------ Excerpt provided

Additionally, process 500 may be performed under the control of one or more computer systems configured with executable instructions and may be implemented as code (e.g., executable instructions, one or more computer programs, or one or more application programs) that are collectively executed by hardware, or a combination thereof, on one or more processors. As described above, the code may be stored on a machine-readable storage medium (e.g., in the form of a computer program comprising a plurality of instructions executable by one or more processors). The machine-readable storage medium may be non-transitory.

Process 500 may include calculating a value for each of the one or more devices (step 510). In some examples, the value may be a number of hours the device is tuned to each of one or more channels available to the device. In some examples, one or more devices may be indicated by a device mapping system. In such an example, the device mapping system may provide an indication of one or more devices and a particular category (sometimes referred to as a category segment) for each of the one or more devices.

------------
------ Data extract

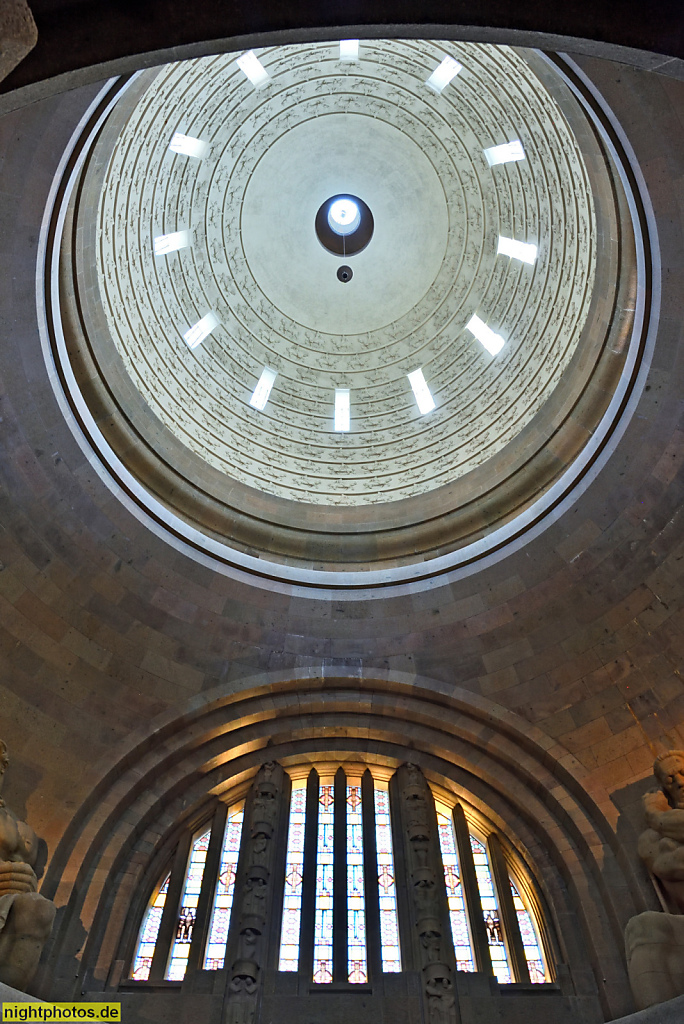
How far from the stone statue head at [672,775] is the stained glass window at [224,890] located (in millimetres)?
5303

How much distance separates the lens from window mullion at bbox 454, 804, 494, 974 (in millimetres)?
8125

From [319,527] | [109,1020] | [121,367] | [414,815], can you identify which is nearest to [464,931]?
[414,815]

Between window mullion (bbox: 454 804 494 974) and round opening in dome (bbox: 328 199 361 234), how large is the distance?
12759 millimetres

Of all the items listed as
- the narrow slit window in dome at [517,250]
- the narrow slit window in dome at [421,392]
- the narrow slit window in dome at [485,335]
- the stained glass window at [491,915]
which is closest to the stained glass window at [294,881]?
the stained glass window at [491,915]

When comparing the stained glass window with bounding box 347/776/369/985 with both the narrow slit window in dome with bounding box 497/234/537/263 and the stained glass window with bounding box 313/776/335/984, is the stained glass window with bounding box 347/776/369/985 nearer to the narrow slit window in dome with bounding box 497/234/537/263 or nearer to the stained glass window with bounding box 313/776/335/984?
the stained glass window with bounding box 313/776/335/984

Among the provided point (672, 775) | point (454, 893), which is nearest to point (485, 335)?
point (672, 775)

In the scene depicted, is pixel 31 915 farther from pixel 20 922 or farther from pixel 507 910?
pixel 507 910

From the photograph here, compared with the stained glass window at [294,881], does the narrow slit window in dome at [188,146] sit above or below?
above

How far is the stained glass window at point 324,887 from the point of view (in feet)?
26.6

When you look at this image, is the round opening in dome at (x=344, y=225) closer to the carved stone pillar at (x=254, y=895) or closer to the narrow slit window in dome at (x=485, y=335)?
the narrow slit window in dome at (x=485, y=335)

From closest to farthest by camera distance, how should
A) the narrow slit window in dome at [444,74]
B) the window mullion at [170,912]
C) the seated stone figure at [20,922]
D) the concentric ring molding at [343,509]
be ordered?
the seated stone figure at [20,922]
the window mullion at [170,912]
the concentric ring molding at [343,509]
the narrow slit window in dome at [444,74]

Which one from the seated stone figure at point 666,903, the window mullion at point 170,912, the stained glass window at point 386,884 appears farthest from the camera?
the stained glass window at point 386,884

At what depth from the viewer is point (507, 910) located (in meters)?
8.68

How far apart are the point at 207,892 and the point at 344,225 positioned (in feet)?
45.6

------------

Exercise instructions:
- A) Answer these questions from the excerpt on process 500:
(i) What property may the machine-readable storage medium have?
(ii) In some examples, what may the value calculated in step 510 be?
(iii) What is a particular category for a device sometimes referred to as?
- B) Carry on the excerpt on process 500 from its final sentence.
The rows are separate material and have no connection to the excerpt on process 500.

Task-by-task outputs:
- A)
(i) It may be non-transitory.
(ii) A number of hours the device is tuned to each of one or more channels available to the device.
(iii) A category segment.

- B)
process 500 may also include performing a statistical analysis on the values of each of the one or more devices to identify how channel viewing varies between each segment indicated by the device mapping system (step 520). In some examples, the statistical analysis may be an analysis of variance (ANOVA), chi-square test, f-test, t-test, or the like. If the statistical analysis is ANOVA, process 500 may further include: when there is a low amount of variance between segments, it is determined that the segments are poorly identified by the device mapping system (step 530), when there is a high amount of variance between segments, it is determined that the segments are associated with viewing behavior (step 540), and an F-test (or other suitable statistical analysis test or statistical hypothesis test) is performed to determine that there is a low amount or high amount of variance between segments.

Fig. 6 shows an example of a process 600 for comparing predicted viewing behavior with actual viewing measured by an automatic content recognition component. In some examples, process 600 may be performed by a computer system (such as viewing behavior system 130).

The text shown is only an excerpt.